Veteran Army intelligence officer Lieutenant Colonel Anthony Shaffer claims that the Pentagon identified Mohammed Atta as a terrorist well before he led the September 11 hijackings. But, Shaffer says, there was no follow-up because lawyers were concerned about potential liability for the violation of privacy if something went wrong. This worry was prominent even though there was nothing illegal about the Pentagon cooperating with domestic law enforcement. Shaffer claims this liability concern left the FBI ignorant of Atta’s al Qaeda cell’s operations in the U.S., resulting in a missed opportunity to prevent the terrible events of September 11.

If Shaffer is right, this would be just another example of how our country’s litigation crisis costs us much more than the $246 billion per year that Tillinghast-Towers-Perrin has estimated are the direct costs of the nation’s tort system. Lawyers’ indiscriminate attacks–not just on wrongdoing, but also on socially beneficial behavior–have had adverse ripple effects on Americans’ health and safety.

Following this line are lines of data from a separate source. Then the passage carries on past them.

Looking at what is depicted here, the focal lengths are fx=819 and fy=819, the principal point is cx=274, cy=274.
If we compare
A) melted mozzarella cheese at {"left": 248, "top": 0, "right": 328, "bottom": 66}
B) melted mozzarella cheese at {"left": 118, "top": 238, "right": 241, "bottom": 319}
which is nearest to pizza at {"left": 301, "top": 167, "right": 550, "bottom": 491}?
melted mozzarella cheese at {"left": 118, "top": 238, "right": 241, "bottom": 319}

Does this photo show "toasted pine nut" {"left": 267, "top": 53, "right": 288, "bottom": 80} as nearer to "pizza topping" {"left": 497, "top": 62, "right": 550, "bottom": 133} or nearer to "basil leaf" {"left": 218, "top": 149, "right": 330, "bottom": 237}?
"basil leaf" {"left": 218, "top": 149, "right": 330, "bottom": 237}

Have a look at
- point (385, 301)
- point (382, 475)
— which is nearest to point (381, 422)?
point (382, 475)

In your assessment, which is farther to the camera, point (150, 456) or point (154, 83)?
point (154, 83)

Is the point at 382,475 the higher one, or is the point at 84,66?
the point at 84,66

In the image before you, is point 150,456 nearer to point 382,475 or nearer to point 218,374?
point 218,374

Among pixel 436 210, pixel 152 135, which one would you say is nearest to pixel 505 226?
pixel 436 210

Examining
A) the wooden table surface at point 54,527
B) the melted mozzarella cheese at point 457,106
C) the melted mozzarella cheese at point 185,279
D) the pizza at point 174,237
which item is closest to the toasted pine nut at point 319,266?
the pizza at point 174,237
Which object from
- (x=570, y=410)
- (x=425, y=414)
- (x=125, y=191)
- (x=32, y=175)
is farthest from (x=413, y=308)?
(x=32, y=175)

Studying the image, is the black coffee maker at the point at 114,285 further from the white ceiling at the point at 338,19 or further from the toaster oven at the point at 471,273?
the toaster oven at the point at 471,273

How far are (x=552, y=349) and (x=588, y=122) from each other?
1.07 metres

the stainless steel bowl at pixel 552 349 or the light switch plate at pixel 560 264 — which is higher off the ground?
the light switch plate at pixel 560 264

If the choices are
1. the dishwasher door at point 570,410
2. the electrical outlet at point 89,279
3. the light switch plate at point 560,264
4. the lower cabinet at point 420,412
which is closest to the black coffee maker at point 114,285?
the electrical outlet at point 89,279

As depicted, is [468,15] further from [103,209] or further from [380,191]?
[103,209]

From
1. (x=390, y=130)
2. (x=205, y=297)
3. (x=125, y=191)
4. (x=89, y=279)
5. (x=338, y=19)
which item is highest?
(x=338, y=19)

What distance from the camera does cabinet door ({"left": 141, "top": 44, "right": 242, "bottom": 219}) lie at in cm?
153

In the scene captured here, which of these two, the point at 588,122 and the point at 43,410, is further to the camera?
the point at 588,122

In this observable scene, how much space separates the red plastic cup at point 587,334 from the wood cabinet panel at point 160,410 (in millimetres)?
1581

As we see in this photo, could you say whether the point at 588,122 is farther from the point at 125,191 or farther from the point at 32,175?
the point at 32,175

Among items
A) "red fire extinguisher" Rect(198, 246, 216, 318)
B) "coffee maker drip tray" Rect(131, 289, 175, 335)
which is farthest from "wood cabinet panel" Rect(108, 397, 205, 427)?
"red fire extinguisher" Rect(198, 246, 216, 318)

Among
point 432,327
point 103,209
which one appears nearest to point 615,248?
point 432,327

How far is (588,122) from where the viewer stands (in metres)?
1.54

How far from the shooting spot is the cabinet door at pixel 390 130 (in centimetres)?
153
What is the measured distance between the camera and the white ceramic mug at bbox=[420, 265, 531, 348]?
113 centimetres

For example, lawyers using bogus science have collected hundreds of millions by suing obstetricians for “causing” cerebral palsy through “malpractice.” Because the lawsuits have nothing to do with the ability of obstetricians to prevent cerebral palsy, the only thing they have deterred is obstetrical care. This might explain why–as a forthcoming American Enterprise Institute Liability Project monograph will show–states that have not adopted medical malpractice reform have higher infant mortality rates than states that have. In another forthcoming AEI Liability Project monograph, Professors Peter Rubin and Joanna Shepherd of Emory Law School study fatal accident rates and suggest that tort reform has saved 14,000 lives in the states that have implemented such laws by dampening the ripple effects from excessive litigation. Can we also attribute the 3,000 September 11 victims to the litigation crisis?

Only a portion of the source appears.